The school's productions have been and continue to be some of the finest and most professional in the region, and the department cuts a wide swath in providing both performing and technical training; some of the most talented actors, singers, tech workers, et al occupy the space and, if shows like Heathers or Den of Thieves or the upcoming production of Sondheim's Company have anything to say about today's theater offerings in Santa Fe, it's that we must distance ourselves from the idea of student or university theater as amateur or unprofessional.
"Population-wise, we aren't Chicago or Houston or Los Angeles, obviously, so the question is how do we program to suit student needs and also the patron base?" Fine Hawkes asks. "I think the vibrancy that theater lends as a dynamic art form would help us resolve some of that disconnect."
It is the feeling of change and exploration, or perhaps something to which we're not accustomed, an often-unwelcome idea in Santa Fe. Say hello to the Adobe Rose Theater, yet another new culture hub recently arrived within the burgeoning arts district of the midtown/Siler Road area courtesy of Los Angeles transplants Bruce and Maureen McKenna. Before you grab your pitchforks to run them out of town for daring to have not been born here, they've called Santa Fe home for a decade, and it's important to specify they know what they're doing after working in Hollywood and producing theater in New York City.

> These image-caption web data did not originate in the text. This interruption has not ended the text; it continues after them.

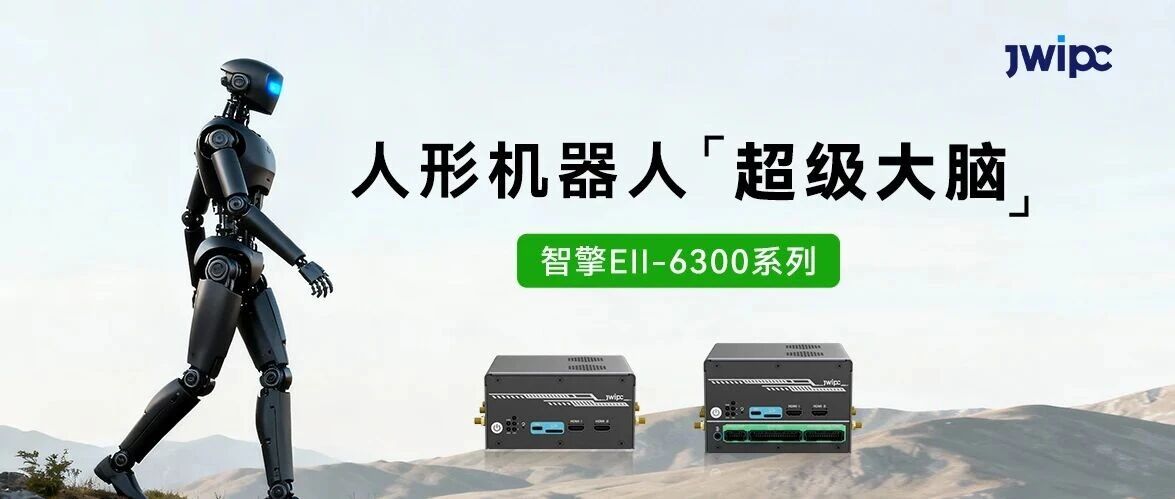 拉斯维加斯游戏智擎Ell-6300系列控制器，，给人形机械人装上“超等大脑”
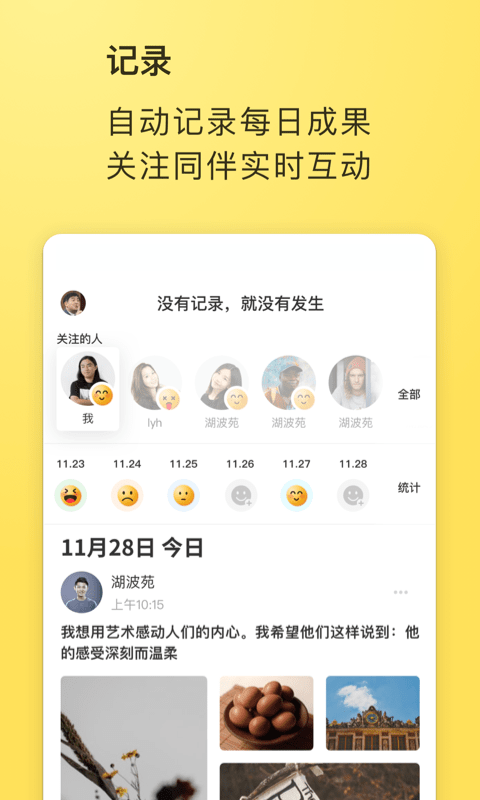 晶粒 截图4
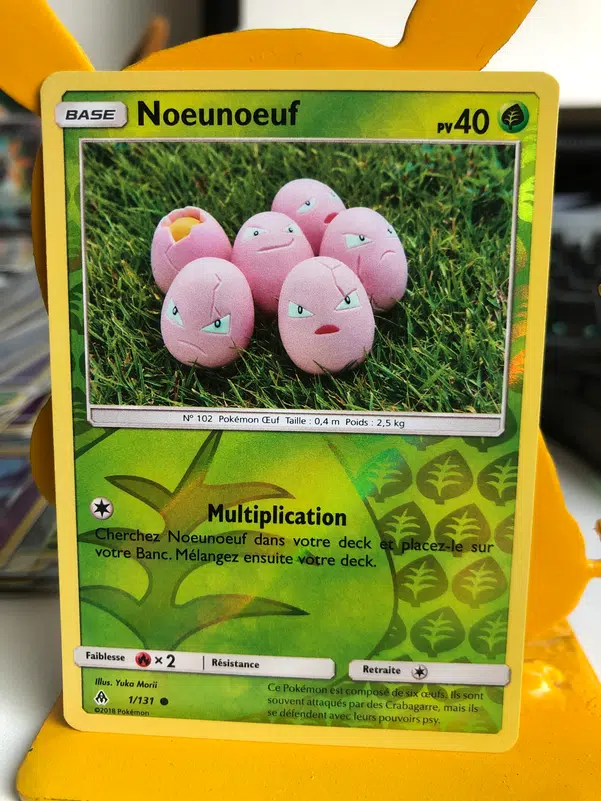 ImageUpload|12024405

It took the McKennas a mere four months to retrofit a former door factory into a theater complete with a café-like lobby area and professional-caliber lighting. Its sound and seating are about as top-notch as it gets. The Adobe Rose represents a focus on quality, but also inclusivity as the lobby doubles as gallery space for visual art shows and the theater itself can be rented out to anyone (though the waiting list for rentals is beginning to stretch into 2018). The McKennas even work with potential renters to assure an affordable experience, and for shows they produce themselves under the moniker ART (Adobe Rose Theater), there is an emphasis on paying people for their time.
"The key is to find the right combination of plays," Bruce says. "I think what people maybe sometimes do is to put on older, classic plays, and that's important. You can't ignore that. But if you focus only on that, your audience dies off and then what are you left with?"

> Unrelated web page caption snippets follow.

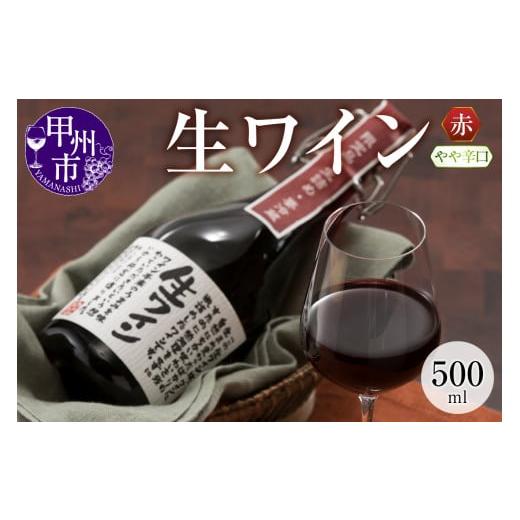 ふるさと納税 ワイン 赤ワイン 山梨県 甲州市 生ワイン 赤 500ml(MTS)A09-639 生ワイン 赤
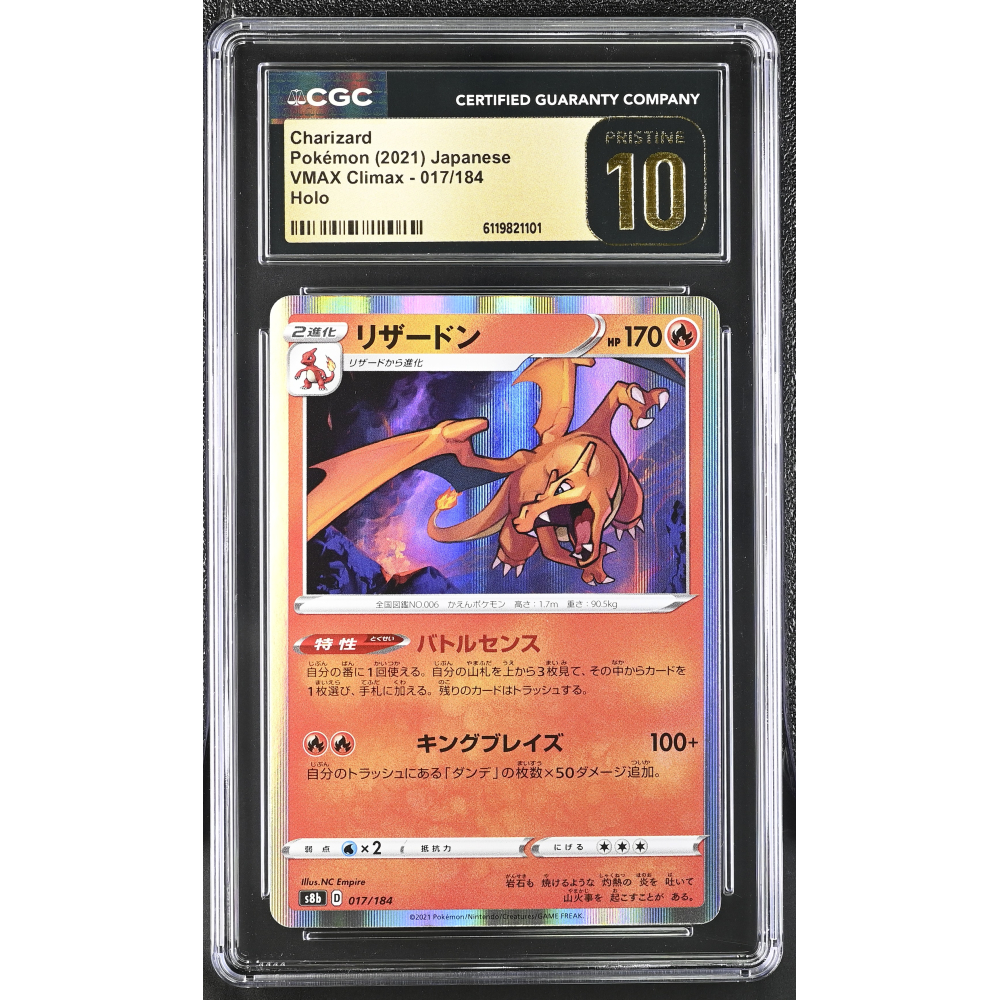 Charizard 2021 Pokemon Card Game Sword & Shield VMAX Climax High Class Expansion Japanese #017 Holo (CGC Pristine 10 | Black Label) at PristineAuction.com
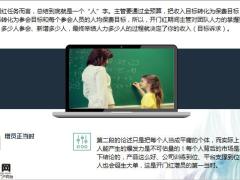 开门红增员正当时23页.pptx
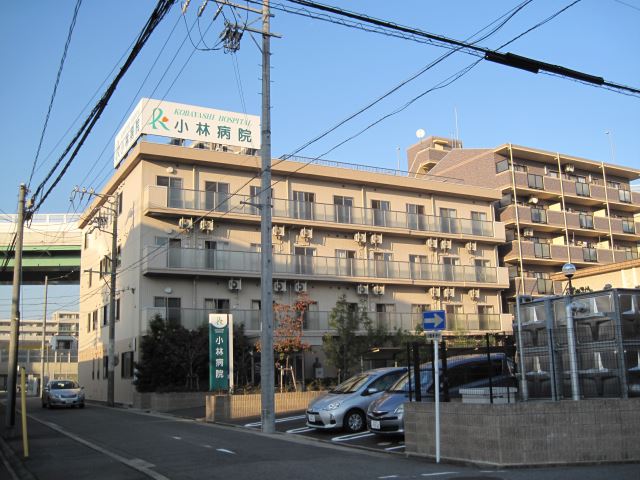 Hospital. Kobayashi 610m to the hospital (hospital)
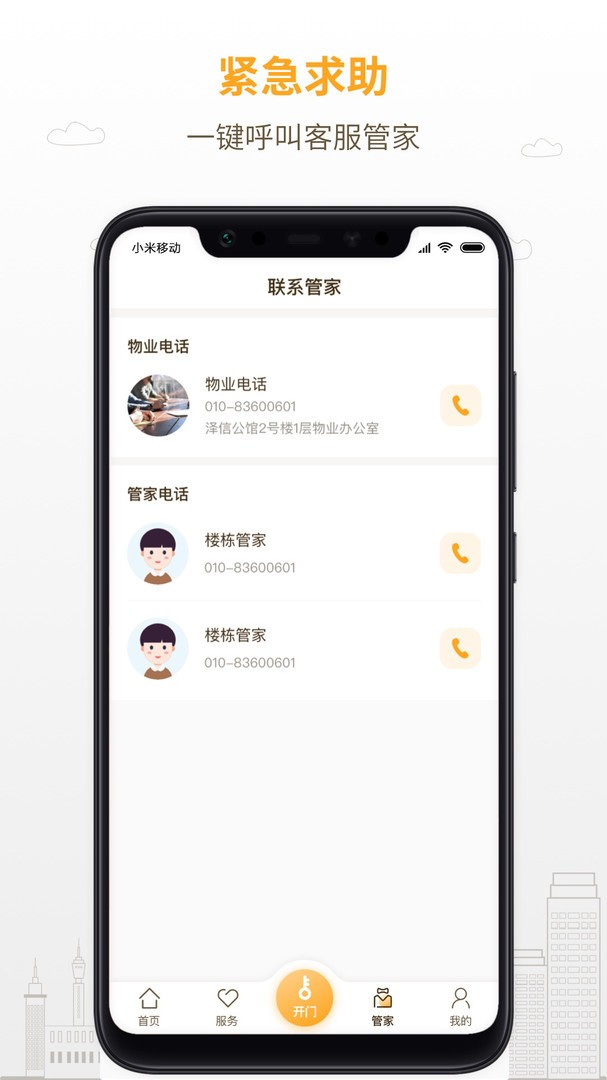 泽信乐家截图2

This is how Adobe Rose came to mount productions like The Bomb-itty of Errors, a contemporary, rap-themed retelling of Shakespeare's Comedy of Errors, or their most recent show, the Kenneth Lonergan-penned Lobby Hero (which starred the Santa Fe Playhouse's Vaughn Irving), a critical darling about a Navy veteran-turned-security guard.
"We're really trying to get a broader and deeper attack on all these different constituencies," Bruce says of their potential demographic.
Additionally, Adobe Rose offers workshops and classes, grants access to high schools and youth productions, presents staged readings, works with at-risk youth, provides special events and does so much more it's practically impossible to get it all down.
"We're about education and non-traditional casting," Maureen says proudly. "We're about plays that are inclusive of the whole community, and also letting people know we're here and we want you to come and we want to make it affordable."